Marine Benthic Ecosystems

Take it Further: What are Glaciers?

ROVWilkins Ice Shelf
Photo credit: British Antarctic Survey
One-tenth of the earth's exterior is covered by glaciers hugging the earths surface (Walker, 1990). They exist in places like Antarctica as well as Greenland, Iceland, Canada, the Soviet Union and Alaska. Holding 75 percent of the world's fresh water supply, glaciers form in places where snow rarely melts and temperatures stay consistently cold. Even in the Antarctic summer, temperatures toggle around the freezing point and this is ideal for protecting the largest sheets of ice around the world. In fact, Antarctica has the largest ice sheet on Earth covering 30 million km³ or roughly the size of the U.S. state of Connecticut.

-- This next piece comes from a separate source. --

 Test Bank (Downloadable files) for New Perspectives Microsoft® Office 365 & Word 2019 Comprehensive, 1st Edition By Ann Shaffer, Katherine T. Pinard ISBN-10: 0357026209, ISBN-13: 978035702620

Glaciers form when snow and ice accumulate over time. The amount of snow that falls in a given year must be more than the amount of glacier ice that has melted. This is the only way a glacier can increase its size. For something to be called a glacier, the snow must first turn into ice and then the ice must move. The weight of the snow and ice creates pressure and over time that pressure flows outward and downward. Many factors influence the movement of glacier ice like thickness, weight, the steepness of the earth's surface, and the surrounding temperatures and gravity.

Fun Fact:
Northern hemisphere icebergs are fractured off the glacial edge and tend to have jagged tops. Southern hemisphere icebergs have about 60 to 90 meters of ice above the sea and are flat on top because they fractured from flat top ice shelves which project over the southern ocean.
Sometimes these massive ice sheets rest on land, but in West Antarctica they can also extend 2,500 meters below sea level. In some cases the ice sheet begins to float over the ocean forming ice shelves - much like the Larsen B. If large pieces of ice break away from the shelf they become icebergs. In situations where the air temperatures rise or the sea water becomes warmer, the ice shelf can melt, adding cold fresh water to the ocean.

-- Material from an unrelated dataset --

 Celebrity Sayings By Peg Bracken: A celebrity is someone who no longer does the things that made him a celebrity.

When glaciers like the Larsen B in Antarctica melt, does that impact sea levels where I live? First, watch this video segment on the Antarctica Ice Sheet (part one) from the Teachers' Domain, Earth System: Ice and Global Warming, 2005. Then, explore the concept of ice sheets thinning and melting by watching this quick simulation.

Write your hypothesis down and include supporting evidence for your theory.

Sea level rise will impact everyone, especially those living in low lying coastal regions. If all of the glaciers on the Western Antarctic melt, sea level will increase 20 feet along every coastline in the world. Small sea level changes can have major impacts during storm surges, where the winds pile up water along the coast, pushing them inward over coastal plains with little effort. Since the majority of Earth's population live near the coast, these people will be directly impacted and forced to relocate to higher ground. That relocation would impact everyone.

View the effects of sea level rise where you live. Or try manipulating the sea level viewer created as a joint project between the Jet Propulsion Laboratory (JPL) and California Institute of Technology.


(Modified from the National Snow and Ice data Center)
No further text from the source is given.